Before her arrival, the line goes out the door. A first-grade teacher carries a sign that says "Todd Thank You!" Lisa Beamer stands for family, people say, for the values of middle America. Someone compares her to Jacqueline Kennedy -- the grieving widow, holding herself together, back straight as steel.
At last Beamer arrives. There is clapping. She has decided not to read from her book during the tour, partly because the experience would be too raw. "It was relatively easy to be vulnerable in a written form," she says, but reading aloud is another matter. So instead she makes small talk with the customers.
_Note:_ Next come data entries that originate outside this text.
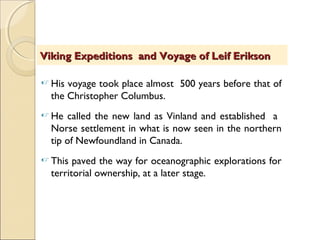  His voyage took place almost 500 years before that of
the Christopher Columbus.
 He called the new land as Vinland and established a
Norse settlement in what is now seen in the northern
tip of Newfoundland in Canada.
 This paved the way for oceanographic explorations for
territorial ownership, at a later stage.
Viking Expeditions and Voyage of Leif EriksonViking Expeditions and Voyage of Leif Erikson
 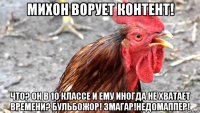 михон ворует контент! что? он в 10 классе и ему иногда не хватает времени? бульбожор! змагар!недомаппер!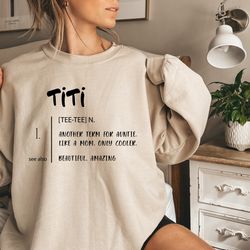 titi definition sweatshirt, best auntie shirt, gift for new aunts, titi's bestie gift, aunt birthday gift, titi to be te
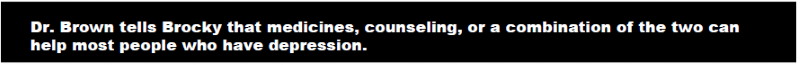 Dr. Brown tells Brocky that medicines, counseling, or a combination of the two can help most people who have depression.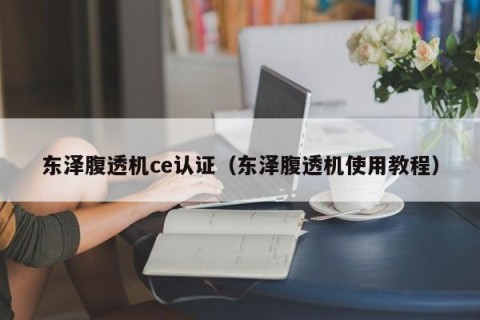 东泽腹透机ce认证（东泽腹透机使用教程）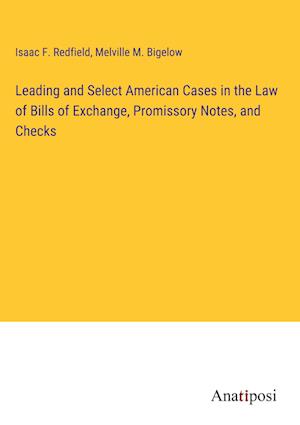 Leading and Select American Cases in the Law of Bills of Exchange, Promissory Notes, and Checks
"You look so much smaller in person than you do on TV," says Bill Odom as Beamer smiles, squinting her blue eyes and scrunching her nose. He and his wife, Cathy, make their way toward the exit, Bill hefting a tall pile of 10 hardcovers. Many of them will be gifts.
"We think this is a message that needs to be shared," says Cathy. It is the message of Lisa Beamer.
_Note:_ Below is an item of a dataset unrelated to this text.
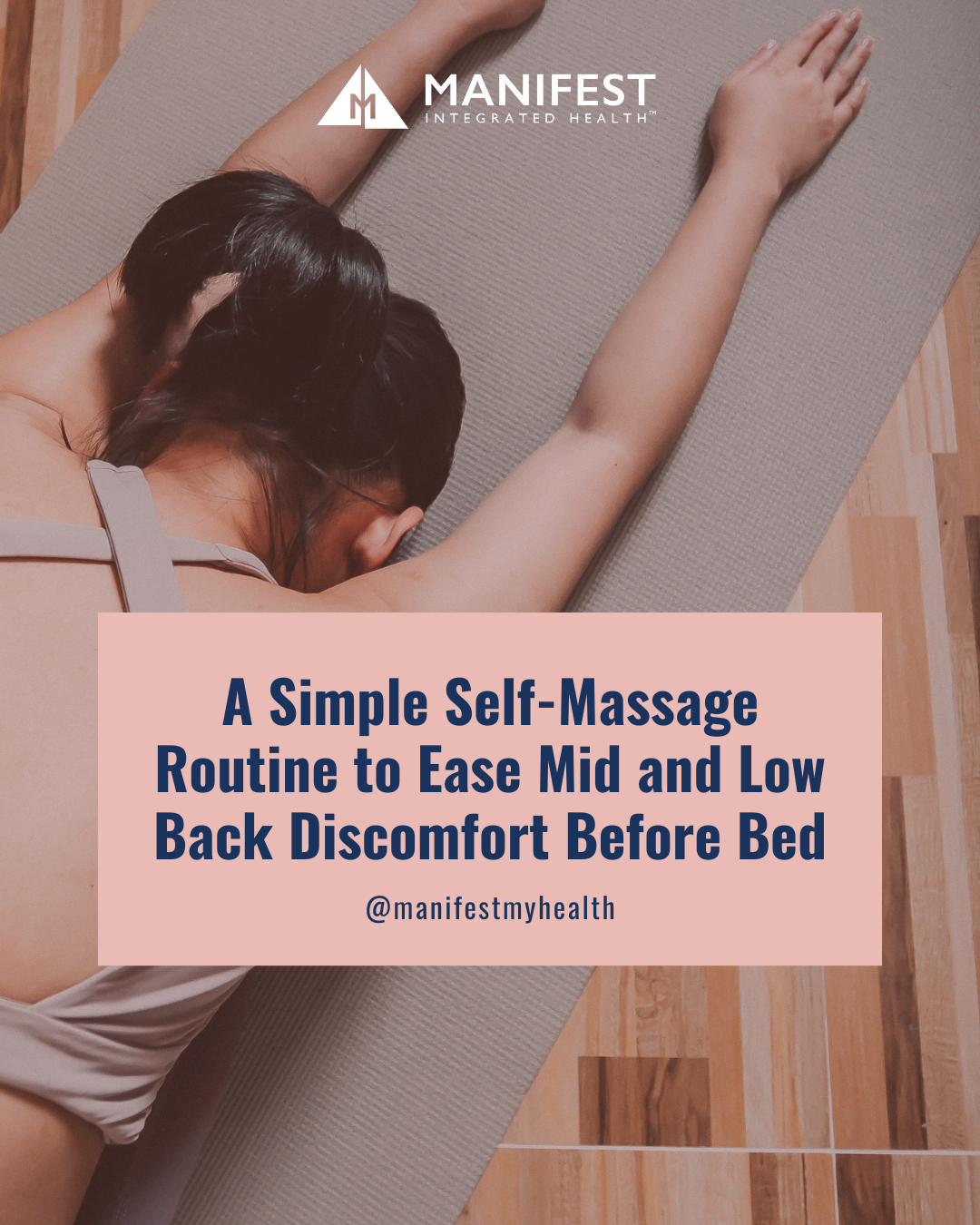 A Simple Self-Massage Routine to Ease Mid and Low Back Discomfort Before Bed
"She brings to me a wholesomeness," says Bill. "The profession of her faith and the history of her Christianity."
"She's handled it with grace and courage," says Cathy. "She gives Christians a good name."
"And I'm in love with her," says Bill. Cathy smiles.
A woman with dark frizzy hair pulled to the back of her head approaches Beamer.
"The bracelet is beautiful," she says. "I just read about the bracelet."
It glitters from one of Beamer's wrists, diamonds set in stylized flowers made of white gold. Todd bought it for Lisa during the trip they took to Rome the week before he died. She wears it everywhere, although she worries about losing it. The thing is, the purchase was so unlike Todd. There they were in a foreign country, with no way to know if the jeweler was honest, no way to know if the appraisal was accurate. They hadn't planned on this expense, and both were fairly conservative with money, yet Todd bought the bracelet anyway. It was the same rare impulsiveness he showed when he decided -- after meeting Lisa once -- that he would marry her.
Todd and Lisa Beamer were a couple who planned ahead. In her book, Lisa writes that the two made lists of their goals and predicted their lives in 2010, 2030. They mapped out their futures together -- a future that would have included sons David and Drew, and daughter Morgan, born four months after Todd's death. Beamer's faith has anchored her during her mourning, but the belief that she will see Todd again in Heaven does not lessen the pain.
"Life used to be fun to plan," she says earlier that day at the hotel. "There used to be so many great things to look forward to."